Cinq ans après le succès bien mérité de « La Vague », qui décrivait de façon poignante comment un professeur peut transformer une classe ordinaire en micro État fasciste, « The Philosophers » nous plonge dans une apocalypse philosophique sans précédent.
Dans un collège international de Jakarta, le professeur Zimit propose une « modeste » expérience de pensée à ses élèves: comment s’organiser lors d’une apocalypse nucléaire, sachant que l’on ne dispose que d’un bunker de dix places et qu’il y a vingt personnes à abriter?
Plongeant ses élèves dans une leçon d’éthique extrême et un utilitarisme sans concessions, le professeur de philosophie se retrouvera également confronté aux limites de son propre système de pensée et de valeurs.
Avec un synopsis aussi prenant, il est difficile de ne pas se sentir immédiatement emporté dans l’intrigue philosophique de ce film. Si une partie des scènes se déroule dans une classe de Jakarta, le spectateur est rapidement projeté dans un monde post-apocalyptique dans lequel le professeur et sa classe vont pousser leur éthique jusque dans ses derniers retranchements. La photographie de qualité rend parfaitement hommage au scénario et les scènes de débat utilitariste sous les champignons nucléaires n’en sont que plus dantesques.

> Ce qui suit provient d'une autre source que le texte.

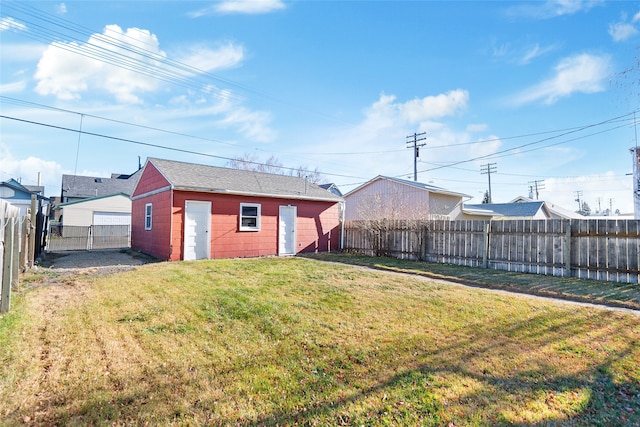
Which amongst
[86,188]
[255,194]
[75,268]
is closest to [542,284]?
[255,194]

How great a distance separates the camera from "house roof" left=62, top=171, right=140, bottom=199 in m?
31.3

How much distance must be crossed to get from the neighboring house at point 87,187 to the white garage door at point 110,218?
471cm

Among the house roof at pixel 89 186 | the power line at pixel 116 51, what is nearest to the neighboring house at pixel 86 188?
the house roof at pixel 89 186

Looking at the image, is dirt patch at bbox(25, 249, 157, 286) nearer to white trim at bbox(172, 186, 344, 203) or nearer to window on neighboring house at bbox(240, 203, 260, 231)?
white trim at bbox(172, 186, 344, 203)

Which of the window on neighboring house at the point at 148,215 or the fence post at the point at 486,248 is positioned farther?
the window on neighboring house at the point at 148,215

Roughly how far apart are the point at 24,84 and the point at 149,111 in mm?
4318

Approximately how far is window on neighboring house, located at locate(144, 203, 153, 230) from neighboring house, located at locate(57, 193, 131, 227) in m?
15.7

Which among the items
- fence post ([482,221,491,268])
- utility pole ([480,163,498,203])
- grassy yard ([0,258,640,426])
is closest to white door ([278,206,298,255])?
fence post ([482,221,491,268])

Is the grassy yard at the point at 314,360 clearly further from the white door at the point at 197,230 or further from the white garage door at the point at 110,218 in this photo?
the white garage door at the point at 110,218

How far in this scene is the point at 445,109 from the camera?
59.3 feet

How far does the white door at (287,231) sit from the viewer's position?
14.2m

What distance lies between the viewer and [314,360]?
350 centimetres

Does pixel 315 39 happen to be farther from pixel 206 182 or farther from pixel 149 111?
pixel 149 111

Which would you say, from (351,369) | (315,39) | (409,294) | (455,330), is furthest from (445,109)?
(351,369)
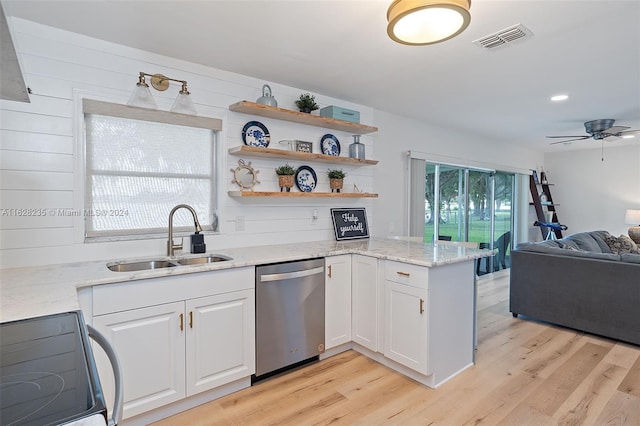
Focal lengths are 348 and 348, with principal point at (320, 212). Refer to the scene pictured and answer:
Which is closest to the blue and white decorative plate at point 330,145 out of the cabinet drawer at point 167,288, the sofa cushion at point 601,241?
the cabinet drawer at point 167,288

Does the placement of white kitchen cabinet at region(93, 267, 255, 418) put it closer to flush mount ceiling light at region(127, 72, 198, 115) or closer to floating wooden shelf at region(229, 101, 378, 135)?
flush mount ceiling light at region(127, 72, 198, 115)

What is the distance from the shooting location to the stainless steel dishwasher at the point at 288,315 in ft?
8.02

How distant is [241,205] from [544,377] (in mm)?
2736

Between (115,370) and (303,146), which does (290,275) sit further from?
(115,370)

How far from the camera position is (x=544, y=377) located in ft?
8.56

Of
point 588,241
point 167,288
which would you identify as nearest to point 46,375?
point 167,288

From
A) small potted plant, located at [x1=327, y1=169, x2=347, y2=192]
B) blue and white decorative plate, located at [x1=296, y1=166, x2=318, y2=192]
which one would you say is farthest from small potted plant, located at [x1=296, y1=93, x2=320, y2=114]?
small potted plant, located at [x1=327, y1=169, x2=347, y2=192]

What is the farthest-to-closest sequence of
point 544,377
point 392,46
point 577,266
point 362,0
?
point 577,266 → point 544,377 → point 392,46 → point 362,0

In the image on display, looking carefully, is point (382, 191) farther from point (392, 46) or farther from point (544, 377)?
point (544, 377)

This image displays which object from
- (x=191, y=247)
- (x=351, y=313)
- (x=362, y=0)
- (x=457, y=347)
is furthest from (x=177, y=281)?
(x=457, y=347)

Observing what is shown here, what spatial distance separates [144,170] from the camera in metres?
2.62

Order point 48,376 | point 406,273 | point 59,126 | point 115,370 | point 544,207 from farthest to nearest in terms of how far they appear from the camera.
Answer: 1. point 544,207
2. point 406,273
3. point 59,126
4. point 115,370
5. point 48,376

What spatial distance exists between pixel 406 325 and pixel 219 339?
132 centimetres

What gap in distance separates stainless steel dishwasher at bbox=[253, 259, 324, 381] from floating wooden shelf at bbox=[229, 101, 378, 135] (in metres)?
1.29
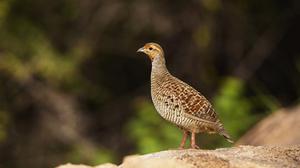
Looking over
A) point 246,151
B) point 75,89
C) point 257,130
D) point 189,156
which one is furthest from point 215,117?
point 75,89

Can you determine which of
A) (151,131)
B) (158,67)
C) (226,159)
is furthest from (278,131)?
(151,131)

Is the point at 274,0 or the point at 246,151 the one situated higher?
the point at 274,0

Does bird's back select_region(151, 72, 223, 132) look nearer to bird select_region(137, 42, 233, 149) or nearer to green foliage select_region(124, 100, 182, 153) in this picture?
bird select_region(137, 42, 233, 149)

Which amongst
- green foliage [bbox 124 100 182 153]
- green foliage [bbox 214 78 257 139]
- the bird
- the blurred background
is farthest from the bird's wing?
the blurred background

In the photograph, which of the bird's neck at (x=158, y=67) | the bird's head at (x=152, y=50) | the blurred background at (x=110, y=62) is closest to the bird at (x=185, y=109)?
the bird's neck at (x=158, y=67)

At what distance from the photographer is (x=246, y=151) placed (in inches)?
356

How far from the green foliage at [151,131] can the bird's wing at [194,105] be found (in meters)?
8.08

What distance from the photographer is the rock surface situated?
827cm

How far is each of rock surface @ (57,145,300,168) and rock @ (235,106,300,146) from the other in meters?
3.98

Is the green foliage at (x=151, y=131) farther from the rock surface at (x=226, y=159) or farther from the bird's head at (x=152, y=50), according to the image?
the rock surface at (x=226, y=159)

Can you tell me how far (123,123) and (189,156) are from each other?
16942 mm

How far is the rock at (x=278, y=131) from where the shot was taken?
13.5m

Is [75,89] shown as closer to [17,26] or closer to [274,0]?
[17,26]

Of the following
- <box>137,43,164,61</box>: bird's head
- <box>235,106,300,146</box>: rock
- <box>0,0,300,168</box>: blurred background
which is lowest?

Un certain malaise se fait toutefois ressentir. En effet, l’opposition classique rationalité/humanité est abondamment utilisée et la pseudo conclusion -« la rationalité est dépassée, il faut être humain »- fâche et ennuie tant elle est banale.
Pourtant, si le débat éthique s’avère un peu décevant, le scénario dévoile très vite dans une intrigue beaucoup plus subtile. Naturellement, le spectateur se met à la place des élèves et cherche les limites du monde créé par le professeur. Ce dernier intervient tout au long du film en se donnant le rôle de « maître de jeu », de joker. Petit à petit, on se rend compte que ce brave philosophe n’est pas aussi rationnel que veulent bien le faire croire ses tirades utilitaristes. Le Réel contamine graduellement le monde apocalyptique proposé par le professeur à ses élèves et les relations complexes qu’il entretient avec certains de ses élèves s’insinuent dans l’expérience, rajoutant des variables humaines savoureuses au milieu de concepts froids.
« The Philosophers » réussit l’exploit de rendre la philosophie et l’éthique attrayantes malgré une certaine faiblesse conceptuelle. Des passages plus légers évitent au film de s’enfoncer dans la lourdeur et la prétention tandis que les relations du professeur avec sa classe donnent un niveau de lecture supplémentaire plus que bienvenu à l’intrigue.
Un film à ne rater sous aucun prétexte, aussi bien pour les amoureux de la philosophie que pour ses détracteurs!